The model uses a Mixture-of-Experts architecture with 64 experts and activates 8 experts per token. It uses a combination of sliding-window and full attention layers, with a context length of 131,072 tokens.

This is the long-context base, produced from Mellum2-12B-A2.5B-Base-Pretrain by a layer-selective YaRN extension stage that re-maps RoPE frequencies on the global-attention layers only. It is the shared starting point for the released Instruct and Thinking variants.

Mellum2 Model Family

This repository contains one checkpoint from the Mellum2 family.

Checkpoint	Description
Base Pretrain	Base checkpoint before long-context extension
Base	Final base model
Instruct SFT	Supervised instruction-tuned checkpoint
Thinking SFT	Supervised thinking checkpoint
Instruct	RL-tuned instruction model
Thinking	RL-tuned thinking model

Model Overview

Mellum2 Base has the following features:

Number of Layers: 28
Hidden Size: 2304
Intermediate Size: 7168
MoE Intermediate Size: 896
Number of Experts: 64
Number of Activated Experts: 8
Number of Attention Heads (GQA): 32 for Q and 4 for KV
Context Length: 131,072
Sliding Window: 1,024
Vocabulary Size: 98,304
Precision: bfloat16

Serving with vLLM

vllm serve JetBrains/Mellum2-12B-A2.5B-Base --max-model-len 131072

Quickstart

Text-Only Input (base model — use the completions endpoint, not chat)

from openai import OpenAI
# Configured by environment variables
client = OpenAI()

completion = client.completions.create(
    model="JetBrains/Mellum2-12B-A2.5B-Base",
    prompt="def fibonacci(n):\n    ",
    max_tokens=81920,
    temperature=0.6,
    top_p=0.95,
    extra_body={
        "top_k": 20,
    },
)
print("Completion:", completion)

Evaluation

Mellum2 Base pretraining results compared with similarly-sized open base models. All values are self-reported by JetBrains.

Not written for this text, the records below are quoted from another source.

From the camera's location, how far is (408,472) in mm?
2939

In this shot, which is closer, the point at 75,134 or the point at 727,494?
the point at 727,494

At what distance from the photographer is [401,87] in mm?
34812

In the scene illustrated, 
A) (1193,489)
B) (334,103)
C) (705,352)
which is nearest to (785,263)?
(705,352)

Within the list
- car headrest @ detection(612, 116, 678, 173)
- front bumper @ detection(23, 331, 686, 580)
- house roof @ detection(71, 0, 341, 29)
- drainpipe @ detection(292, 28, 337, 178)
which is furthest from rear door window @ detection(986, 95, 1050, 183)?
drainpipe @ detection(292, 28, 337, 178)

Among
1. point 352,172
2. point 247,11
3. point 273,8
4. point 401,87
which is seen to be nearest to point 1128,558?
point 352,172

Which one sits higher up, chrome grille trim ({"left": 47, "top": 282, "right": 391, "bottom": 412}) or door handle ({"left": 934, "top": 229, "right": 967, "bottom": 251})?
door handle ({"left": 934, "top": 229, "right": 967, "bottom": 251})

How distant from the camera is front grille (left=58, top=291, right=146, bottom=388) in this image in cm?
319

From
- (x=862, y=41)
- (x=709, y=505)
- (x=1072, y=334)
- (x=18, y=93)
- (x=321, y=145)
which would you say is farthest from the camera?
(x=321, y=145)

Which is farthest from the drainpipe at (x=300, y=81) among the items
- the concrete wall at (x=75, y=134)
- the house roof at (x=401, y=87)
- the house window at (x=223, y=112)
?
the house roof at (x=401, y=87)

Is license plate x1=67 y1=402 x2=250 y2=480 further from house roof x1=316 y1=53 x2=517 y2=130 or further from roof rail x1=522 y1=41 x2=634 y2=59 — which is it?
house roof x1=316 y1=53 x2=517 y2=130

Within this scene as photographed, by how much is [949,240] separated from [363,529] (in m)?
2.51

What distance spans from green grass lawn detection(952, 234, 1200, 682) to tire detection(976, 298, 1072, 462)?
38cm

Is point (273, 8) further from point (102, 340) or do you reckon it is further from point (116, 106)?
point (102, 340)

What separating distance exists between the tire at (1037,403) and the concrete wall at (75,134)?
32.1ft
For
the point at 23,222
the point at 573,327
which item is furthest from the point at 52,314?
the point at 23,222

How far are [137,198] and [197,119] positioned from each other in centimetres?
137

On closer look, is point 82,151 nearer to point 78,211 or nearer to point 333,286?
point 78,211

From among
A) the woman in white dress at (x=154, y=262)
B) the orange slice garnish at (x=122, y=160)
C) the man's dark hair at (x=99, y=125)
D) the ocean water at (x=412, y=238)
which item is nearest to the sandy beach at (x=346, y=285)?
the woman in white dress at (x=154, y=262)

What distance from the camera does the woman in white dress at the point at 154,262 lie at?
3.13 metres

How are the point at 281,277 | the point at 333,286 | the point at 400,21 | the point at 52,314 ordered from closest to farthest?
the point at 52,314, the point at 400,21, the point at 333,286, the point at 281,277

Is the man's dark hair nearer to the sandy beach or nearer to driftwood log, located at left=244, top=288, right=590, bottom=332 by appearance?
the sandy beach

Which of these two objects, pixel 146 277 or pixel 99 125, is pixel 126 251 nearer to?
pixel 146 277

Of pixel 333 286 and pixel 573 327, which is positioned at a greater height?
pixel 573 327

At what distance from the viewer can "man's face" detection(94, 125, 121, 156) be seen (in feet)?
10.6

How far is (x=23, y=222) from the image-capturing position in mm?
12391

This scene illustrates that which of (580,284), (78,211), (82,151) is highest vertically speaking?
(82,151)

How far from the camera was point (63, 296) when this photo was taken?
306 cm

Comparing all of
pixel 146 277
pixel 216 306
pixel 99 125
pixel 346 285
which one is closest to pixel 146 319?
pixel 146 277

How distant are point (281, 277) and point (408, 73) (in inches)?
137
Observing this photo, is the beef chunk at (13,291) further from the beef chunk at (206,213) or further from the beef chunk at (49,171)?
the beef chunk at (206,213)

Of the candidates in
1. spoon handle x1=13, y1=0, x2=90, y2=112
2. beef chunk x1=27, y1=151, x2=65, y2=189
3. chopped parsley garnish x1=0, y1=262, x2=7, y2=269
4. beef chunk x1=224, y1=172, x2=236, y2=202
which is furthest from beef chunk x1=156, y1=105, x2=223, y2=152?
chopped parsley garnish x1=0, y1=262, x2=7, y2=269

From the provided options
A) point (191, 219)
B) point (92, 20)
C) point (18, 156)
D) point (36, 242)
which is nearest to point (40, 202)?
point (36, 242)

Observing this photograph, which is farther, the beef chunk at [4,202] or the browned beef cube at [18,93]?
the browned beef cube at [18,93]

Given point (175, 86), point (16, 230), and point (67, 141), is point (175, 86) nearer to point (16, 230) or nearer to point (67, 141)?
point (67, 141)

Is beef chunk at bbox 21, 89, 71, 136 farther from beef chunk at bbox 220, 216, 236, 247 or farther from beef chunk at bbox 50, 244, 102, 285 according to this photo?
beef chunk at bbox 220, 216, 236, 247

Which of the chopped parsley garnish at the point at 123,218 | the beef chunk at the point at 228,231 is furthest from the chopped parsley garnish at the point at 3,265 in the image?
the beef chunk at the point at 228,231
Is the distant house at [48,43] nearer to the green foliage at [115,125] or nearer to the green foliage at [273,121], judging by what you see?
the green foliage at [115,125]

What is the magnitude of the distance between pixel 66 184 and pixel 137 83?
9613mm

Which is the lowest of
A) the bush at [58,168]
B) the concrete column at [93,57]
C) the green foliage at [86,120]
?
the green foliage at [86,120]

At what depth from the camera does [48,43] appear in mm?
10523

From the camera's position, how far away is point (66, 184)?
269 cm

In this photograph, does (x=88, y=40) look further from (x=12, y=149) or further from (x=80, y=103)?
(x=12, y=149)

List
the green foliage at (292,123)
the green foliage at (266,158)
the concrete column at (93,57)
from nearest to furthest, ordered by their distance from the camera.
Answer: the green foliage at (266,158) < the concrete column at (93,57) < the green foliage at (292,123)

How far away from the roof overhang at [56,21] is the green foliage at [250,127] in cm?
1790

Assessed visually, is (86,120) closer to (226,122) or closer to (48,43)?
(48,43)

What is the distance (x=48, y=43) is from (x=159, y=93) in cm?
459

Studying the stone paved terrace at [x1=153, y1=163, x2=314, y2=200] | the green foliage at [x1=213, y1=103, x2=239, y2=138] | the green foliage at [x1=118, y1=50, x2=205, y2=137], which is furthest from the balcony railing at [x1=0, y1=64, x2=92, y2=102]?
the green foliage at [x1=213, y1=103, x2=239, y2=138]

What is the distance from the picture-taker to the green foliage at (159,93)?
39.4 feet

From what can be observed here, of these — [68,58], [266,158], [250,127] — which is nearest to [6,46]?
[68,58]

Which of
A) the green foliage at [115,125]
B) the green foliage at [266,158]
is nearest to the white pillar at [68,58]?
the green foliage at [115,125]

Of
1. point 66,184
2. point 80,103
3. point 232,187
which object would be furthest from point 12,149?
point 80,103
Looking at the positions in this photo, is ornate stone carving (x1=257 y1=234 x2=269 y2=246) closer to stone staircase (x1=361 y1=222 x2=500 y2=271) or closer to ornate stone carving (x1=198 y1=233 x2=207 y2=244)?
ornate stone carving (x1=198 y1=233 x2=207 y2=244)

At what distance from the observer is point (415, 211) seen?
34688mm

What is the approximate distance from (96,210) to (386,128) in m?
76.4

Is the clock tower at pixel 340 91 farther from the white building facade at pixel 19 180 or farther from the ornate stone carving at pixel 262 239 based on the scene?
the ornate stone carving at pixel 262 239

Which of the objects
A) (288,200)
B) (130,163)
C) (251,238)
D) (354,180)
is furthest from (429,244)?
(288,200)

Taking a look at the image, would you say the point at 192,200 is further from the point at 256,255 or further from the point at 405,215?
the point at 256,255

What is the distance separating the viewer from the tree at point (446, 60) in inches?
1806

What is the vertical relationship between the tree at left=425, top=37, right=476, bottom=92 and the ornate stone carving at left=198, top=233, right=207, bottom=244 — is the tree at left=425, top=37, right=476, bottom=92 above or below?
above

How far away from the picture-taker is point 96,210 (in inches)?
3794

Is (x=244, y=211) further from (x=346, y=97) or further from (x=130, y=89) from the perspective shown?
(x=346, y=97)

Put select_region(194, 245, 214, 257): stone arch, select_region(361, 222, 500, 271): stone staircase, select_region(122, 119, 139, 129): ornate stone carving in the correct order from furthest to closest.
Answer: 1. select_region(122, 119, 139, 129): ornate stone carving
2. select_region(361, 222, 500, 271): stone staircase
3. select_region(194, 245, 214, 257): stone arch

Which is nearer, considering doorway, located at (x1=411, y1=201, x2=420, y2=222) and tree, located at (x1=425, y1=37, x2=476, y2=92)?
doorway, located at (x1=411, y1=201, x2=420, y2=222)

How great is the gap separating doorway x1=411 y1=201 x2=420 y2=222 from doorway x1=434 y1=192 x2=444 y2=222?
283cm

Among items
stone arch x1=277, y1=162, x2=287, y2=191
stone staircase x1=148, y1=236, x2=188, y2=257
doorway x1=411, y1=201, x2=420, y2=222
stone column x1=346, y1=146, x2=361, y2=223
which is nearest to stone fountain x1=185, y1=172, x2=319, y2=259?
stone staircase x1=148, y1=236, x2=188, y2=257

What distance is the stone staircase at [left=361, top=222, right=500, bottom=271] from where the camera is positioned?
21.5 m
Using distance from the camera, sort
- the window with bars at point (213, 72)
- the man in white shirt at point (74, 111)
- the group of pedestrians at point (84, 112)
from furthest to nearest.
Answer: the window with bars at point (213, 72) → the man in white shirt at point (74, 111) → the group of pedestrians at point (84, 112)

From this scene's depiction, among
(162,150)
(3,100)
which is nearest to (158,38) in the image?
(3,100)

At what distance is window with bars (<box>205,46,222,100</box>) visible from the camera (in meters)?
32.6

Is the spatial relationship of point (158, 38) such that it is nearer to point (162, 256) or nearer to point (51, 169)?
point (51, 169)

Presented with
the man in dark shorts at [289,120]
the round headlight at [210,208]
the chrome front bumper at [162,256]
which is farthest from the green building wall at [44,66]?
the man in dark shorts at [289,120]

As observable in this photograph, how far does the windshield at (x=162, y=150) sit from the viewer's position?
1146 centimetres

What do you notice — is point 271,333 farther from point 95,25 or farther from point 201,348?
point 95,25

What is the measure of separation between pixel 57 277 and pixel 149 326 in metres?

Benchmark	Mellum2 (12B-A2.5B)	OLMo-3 (7B)	Qwen2.5 (7B)	Qwen3 (4B)	Qwen3.5 (4B)
Code Generation
HumanEval	41.5	45.1	55.5	57.3	50.0
HumanEval+	37.2	39.6	47.0	51.2	43.9
MBPP	62.4	50.6	63.6	67.0	52.2
MBPP+	61.4	52.9	64.0	64.5	55.0
MultiPL-E (7 langs)	21.0	10.0	19.2	26.0	12.1
CRUXEval-I	45.4	38.8	44.0	44.6	49.1
CRUXEval-O	43.9	36.6	42.9	43.5	43.2
Knowledge & Reasoning
MMLU	70.9	62.1	71.8	71.1	74.2
MMLU-Pro	59.3	34.5	48.6	51.5	52.4
BBH	74.9	63.6	69.0	71.3	80.2
ARC-Challenge	53.5	53.6	51.3	51.2	54.9
HellaSwag	73.7	74.2	78.9	73.7	75.3
WinoGrande	65.5	69.5	73.3	71.2	70.8
TruthfulQA MC2	44.5	47.0	56.4	53.5	52.1
Math & Science
GSM8K	81.7	73.5	81.9	82.0	80.1
MATH	10.0	18.7	24.6	27.7	25.3
GPQA Diamond	31.3	28.8	32.8	36.9	41.4
GPQA Main	35.0	27.9	34.2	36.8	40.2

For more details, see the Mellum2 Technical Report.

License

Released under the Apache 2.0 license.